От солнечного света настроение резко повышается (это вырабатывается гормон радости серотонин), и я почти забываю и о том, где и зачем нахожусь, и об Эре, которая, как и Реутова, не знает, что со мной делать, а только наблюдает. Меня обследовали вдоль и поперек, опять приводили психолога (я слушала и ничего не поняла), два раза делали УЗИ и доплер, но ничего не выявили – на всякий случай дают гинепрал по четверти таблетки и назначили физиопроцедуры.

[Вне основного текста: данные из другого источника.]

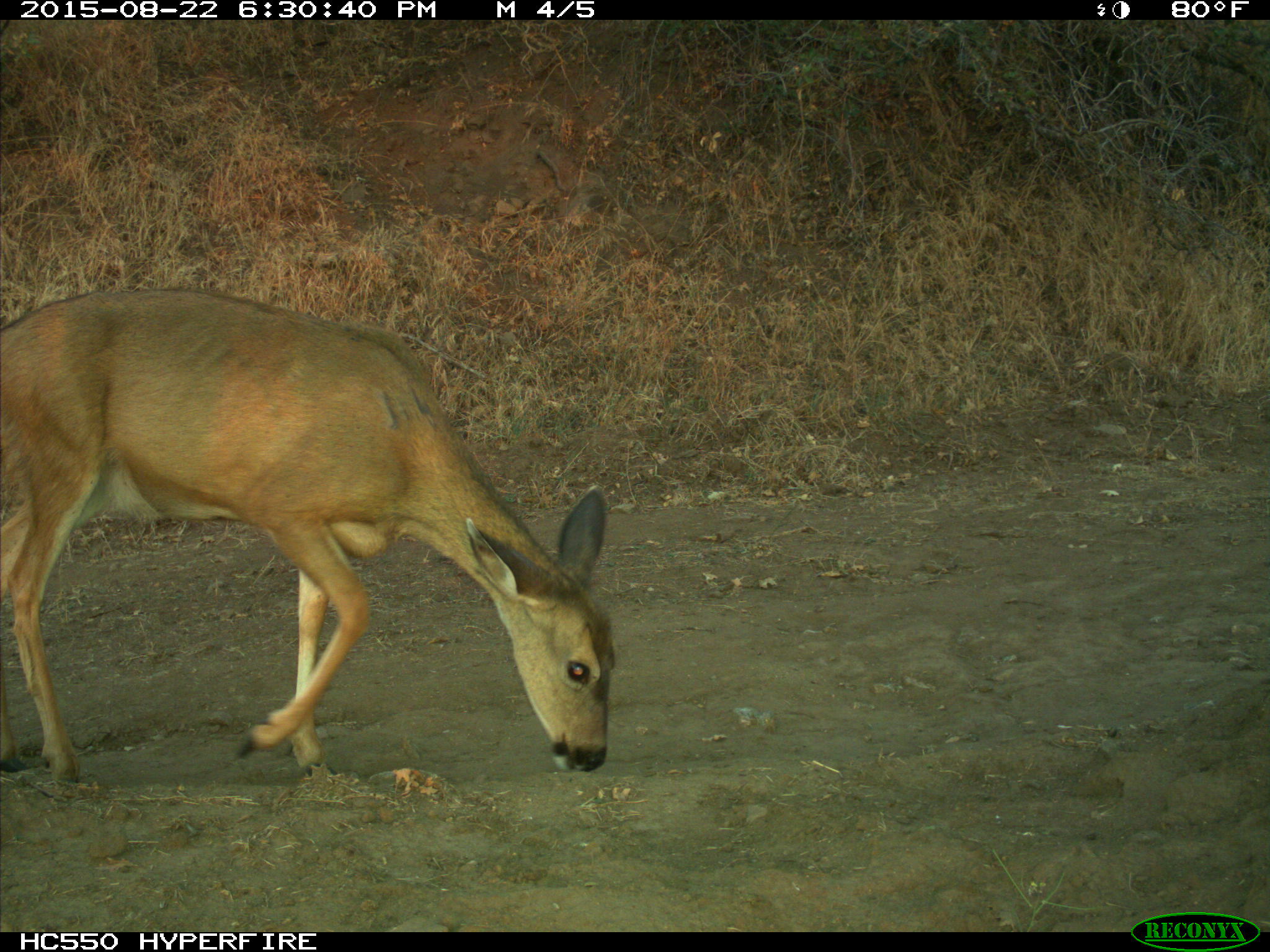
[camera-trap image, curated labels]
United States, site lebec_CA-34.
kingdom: Animalia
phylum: Chordata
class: Mammalia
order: Artiodactyla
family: Cervidae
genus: Odocoileus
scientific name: Odocoileus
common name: deer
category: unidentified deer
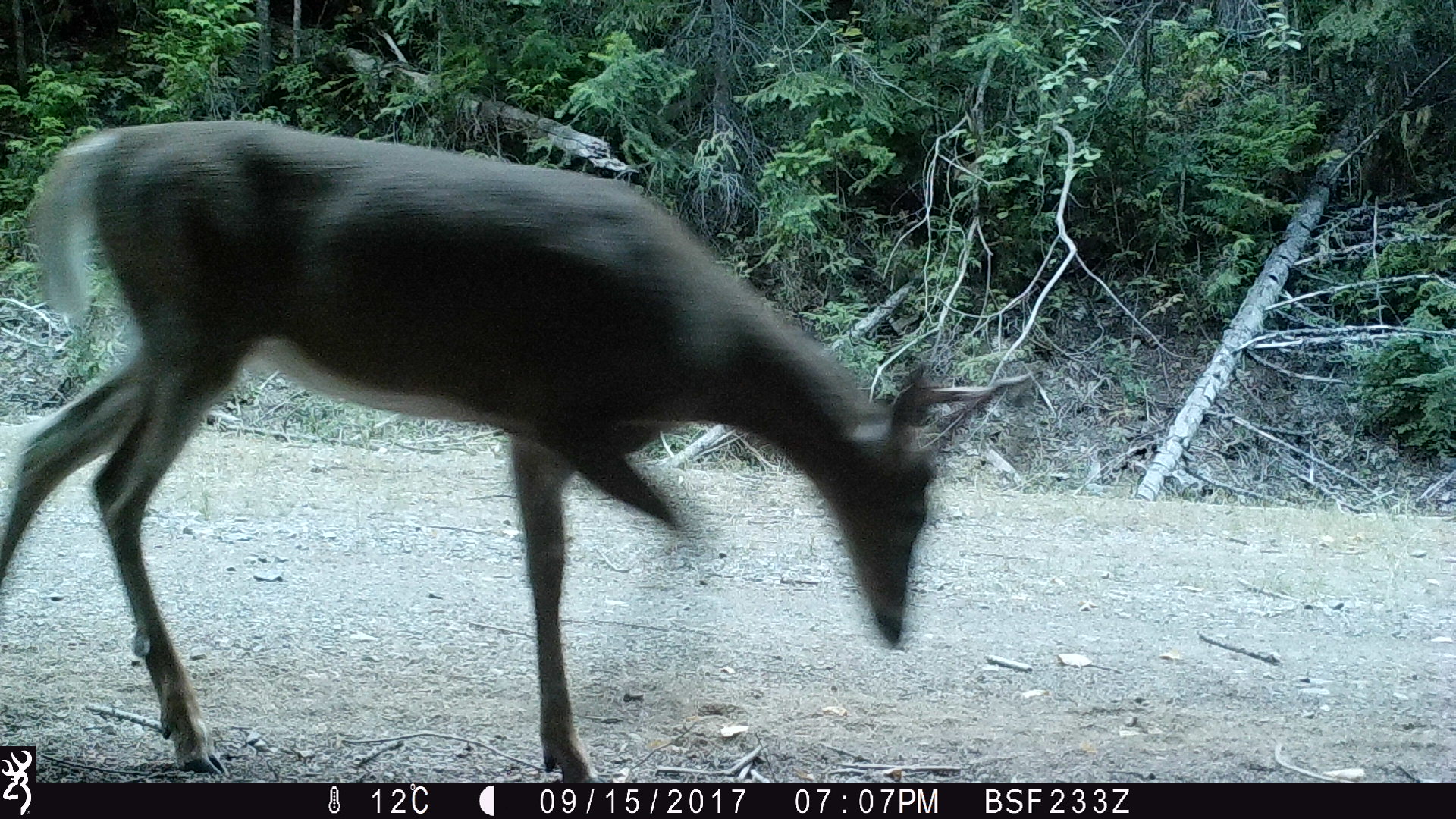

Вот уж где сущее наказание: подняться на пятый этаж, пройти половину коридора, а после лежать на жесткой кушетке не шевелясь. Но я всё равно хожу иногда, боясь разгневать Эру. Толку, по-моему, ноль. Отношения с Гамбург у нас сложились странные: она то ли сочувствует мне, то ли не желает связываться, то ли махнула рукой. Скорее, и то, и другое, и третье. Главное, разговоров о выписке нет. В отделении все до одного уверены, что я лежу здесь по великому блату. Даже сестры стучатся, когда входят. Кроме них, забегают две молоденькие и очень симпатичные аспирантки Эры Самсоновны, пытаясь добиться от меня отчетливых формулировок, я всячески пытаюсь поточнее описать им свои ощущения, но получается не очень. Они кивают, смотрят на меня квадратными от изумления глазами, а завтра спрашивают то же самое.